Two years ago, three music composition majors founded a new group on campus with the goal of redesigning the traditional “play, bow, clap, repeat” format of most music performances.

The New Music Collective performs all-original compositions that co-founder Gaspard Le Dem said are an “alternative to what Bienen kids listen to.”

In addition to vocalists, group members play the guitar, French horn, saxophone, drum set, piano, oboe, clarinet, bass clarinet and violin.

“‘New music’ is a kind of intentionally vague term that refers to anything we, as a group, deem interesting and fresh,” Collective co-founder Lucas Segall said.

During standard concerts, “the audience sits in a dark auditorium in reverential silence while they are entertained,” said Segall, a Bienen junior. “It’s really uncomfortable.”

In contrast, group members said their performances aim to share their excitement about the music with the audience.

“There is no conductor or concertmasters, and the performers are not ‘celebrities,'” said Le Dem, a Bienen junior. “(Our performances are) more about the energy and a distinct sound.”

On the basis that forced elevation creates a division between musicians and their audience, the group eliminates stages from their performances.

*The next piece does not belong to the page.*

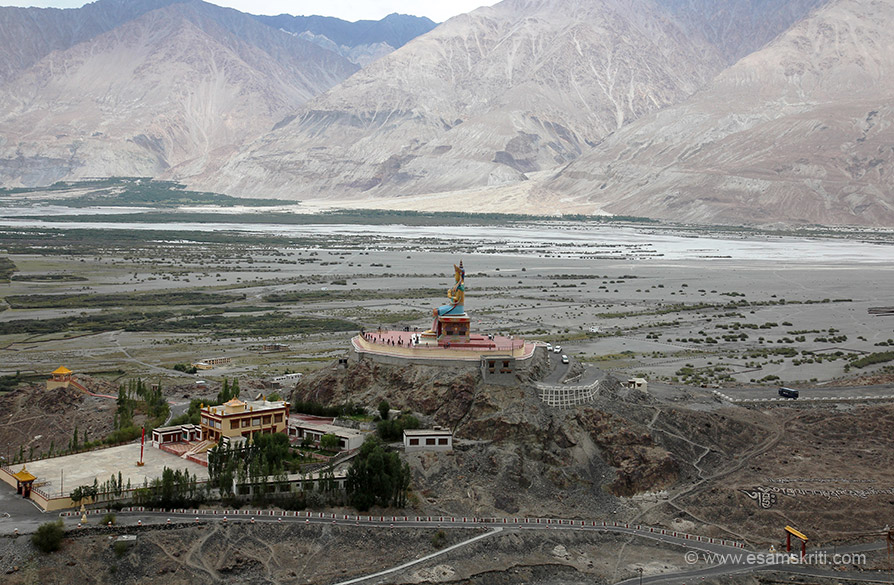 "From Diskit Gompa view of Maitreya Buddha statue with Nubra Valley in the backdrop. It is a 32 metre statue of Jampa Buddha which dominates the hill below the monastery. ""It is said to be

Concerts also include improvisation and experimental techniques.

The accepted mantra of the group is “no music by dead people,” Segall said.

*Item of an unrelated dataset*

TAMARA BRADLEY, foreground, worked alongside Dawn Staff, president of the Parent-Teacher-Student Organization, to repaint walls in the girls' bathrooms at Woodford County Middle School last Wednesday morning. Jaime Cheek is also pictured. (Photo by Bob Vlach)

Yet not everyone agrees with the Collective’s take on the existing NU music scene.

“The concert hall should not be avoided,” said Bienen freshman Michael San Gabino. “Today, more than ever, the classical world is open to new and innovative works.”

All musicians should hold “some appreciation and respect for the art form,” said Gabino, a saxophone performance major and member of several music ensembles on campus.

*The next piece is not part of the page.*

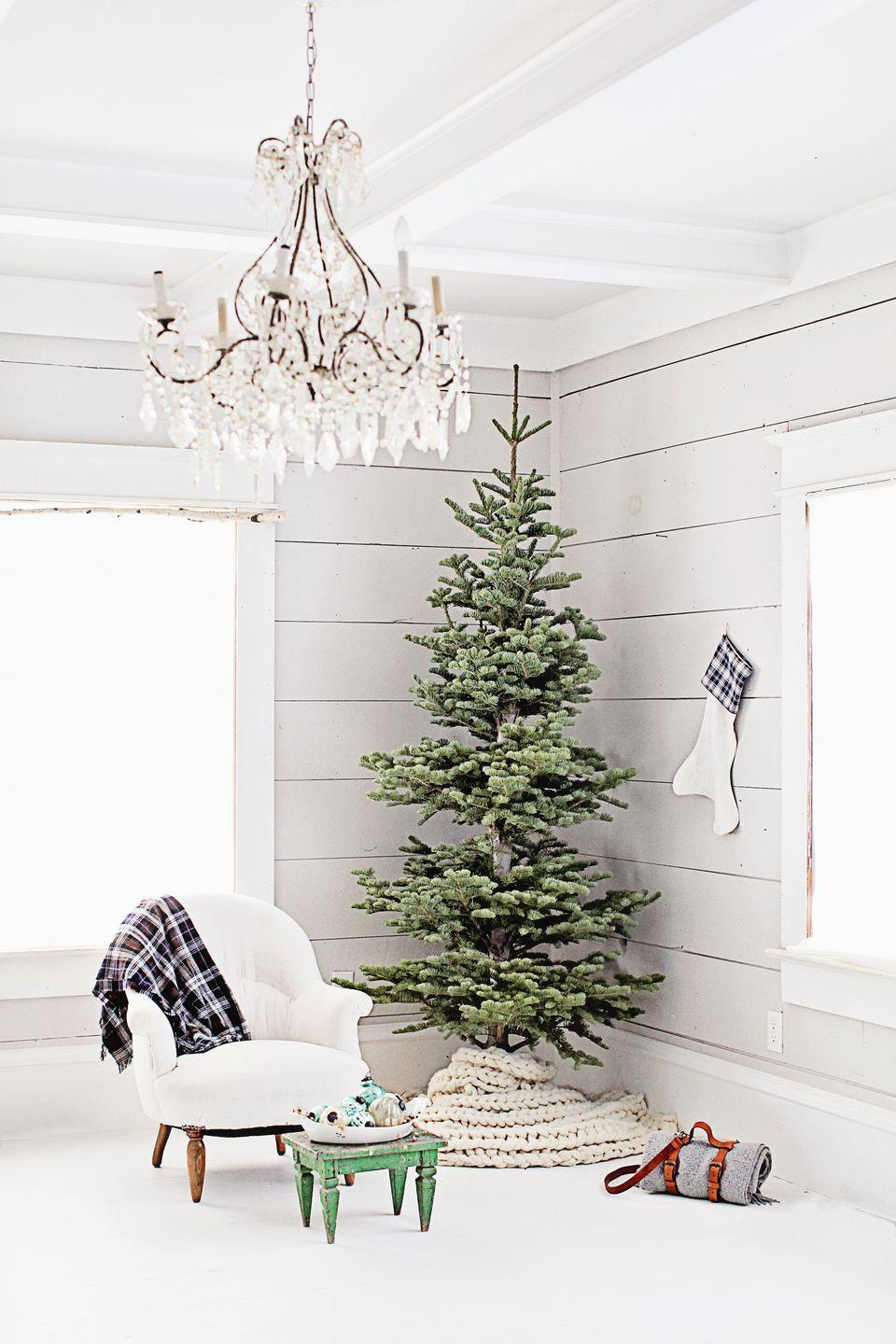 "<p>A skinny, unadorned tree in a creamy <a href=""https://www.elledecor.com/design-decorate/color/g304/white-walls/"" rel=""nofollow noopener"" target=""_blank"" data-ylk=""slk:white room"" class=""link rapid-noclick-resp"">white room</a> is perhaps a minimalist's dream. This design by <a href=""https://www.instagram.com/p/-ZS3-TvFpr/"" rel=""nofollow noopener"" target=""_blank"" data-ylk=""slk:Dreamy Whites"" class=""link rapid-noclick-resp"">Dreamy Whites</a> improvises a tree skirt from a blanket and adds a white-and-plaid stocking nearby for good measure. </p>"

Drew Edward Davies, a musicology professor, said he was confident in the quality of musical education offered by each department within the school.

“The whole campus would benefit if the Bienen school had more world music/non-Western performance opportunities, both from official and student-run avenues,” he said. “Many students are looking to participate or listen to non-Western musics, and I see that as an opportunity for growth.”

Founders said they hope in the future to collaborate with other campus performing groups such as the Graffiti Dancers. The group’s organization also differs from the standard format. All decisions are made by consensus, and the members come in with a variety of music backgrounds.

While in high school, Le Dem said he taught himself music theory and played in a progressive rock band. In contrast Segall said he was trained and participated in classical ensembles.

“Our goal is more to shock than impress,” Le Dem said.

While group members shy away from performing music written by others, they admit it influences what they create.

“The stuff on the radio has been influenced by people,” Le Dem said. “We are not influenced by the Top 40; we are influenced by the people who influenced the Top 40.”

The premiere New Music Collective concert of the year will be held on Tuesday, Nov. 25 at 7:30 p.m. in the Pick-Staiger Rehearsal Room.